La cámara conducida por Mario Grinman anticipó que “el consumo de bienes durables pone en suspenso su marcha tras meses de notable mejoría”.
Hacia adelante, son estos los que probarán en los próximos meses si pueden ganar terreno en el consumo de los hogares “desplazando a los de consumo masivo, o la composición del consumo de los hogares tiende a una mayor estabilidad relativa en esta dimensión, sin mayores cambios”.
“Nuestra proyección es de crecimiento para el consumo privado, pero leve”, sostuvo Claudio Caprarulo, director de Analytica. Coincidió en este punto Leonardo Alaniz, de Scentia, sostuvo que esperan una recuperación vinculada al dinamismo de los canales tradicionales, como almacenes y autoservicios, y por una lenta recuperación del poder adquisitivo. “Hay mucho consumo demorado en bienes de uso, autos, capacidad de ahorro, que va a dar una capacidad más lenta que la recuperación total de la economía”, marcó Alaniz.
Entre los factores que podrían explicar la recuperación, Caprarulo destacó “la desaceleración de la inflación, principalmente a partir del segundo trimestre, que permitiría cierta recuperación del consumo masivo mientras la apreciación cambiaria empujaría el consumo de los bienes durables. De todas formas, sin una mejora sostenida en el ingreso disponible de las familias no podemos proyectar un cambio marcado en la tendencia”.
Las familias no solo se ven presionadas por el pago de deudas, sino también por el aumento de los gastos fijos. El gasto en cuotas de créditos representa el 26,3% de la masa salarial, mientras que los gastos fijos demandan el 22,7% de los ingresos, un 7,4% más que hace dos años, según Empiria. Según Indec, el 53,5% de los supermercadistas encuestados consideran que la demanda es una traba para su actividad.

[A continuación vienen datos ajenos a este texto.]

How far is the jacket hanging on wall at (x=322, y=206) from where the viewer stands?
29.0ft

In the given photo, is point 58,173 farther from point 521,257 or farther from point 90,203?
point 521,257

Pedro Martínez Gerber, economista de PxQ, sumó que además de la recuperación del crédito, que puede influir más en los bienes durables y semi-durables, el consumo de las familias “depende más del poder adquisitivo”. “La evolución de la masa salarial es el indicador a seguir para entender qué puede pasar con el consumo masivo”.
“La perspectiva no es muy auspiciosa, sobre todo para el consumo masivo”, agregó Martínez Gerber, que puntualizó que se superpone la pérdida del poder adquisitivo con la pérdida de empleo que le quita a los trabajadores capacidad de negociación.
Respecto de la recuperación del salario, Federico Pastrana, de CP Consultora, anticipó que la pauta salarial que rigió los años anteriores ya se rompió, pero no superan la inflación: “La pauta está rota. Varios acuerdos cerraron en enero por encima del 2% mensual. El promedio de las paritarias del mes fue por encima de eso. Pero siguen quedando debajo de la inflación mensual, por lo que no recuperan. En febrero esperamos que sea similar y recién en marzo veremos la reapertura de paritarias”.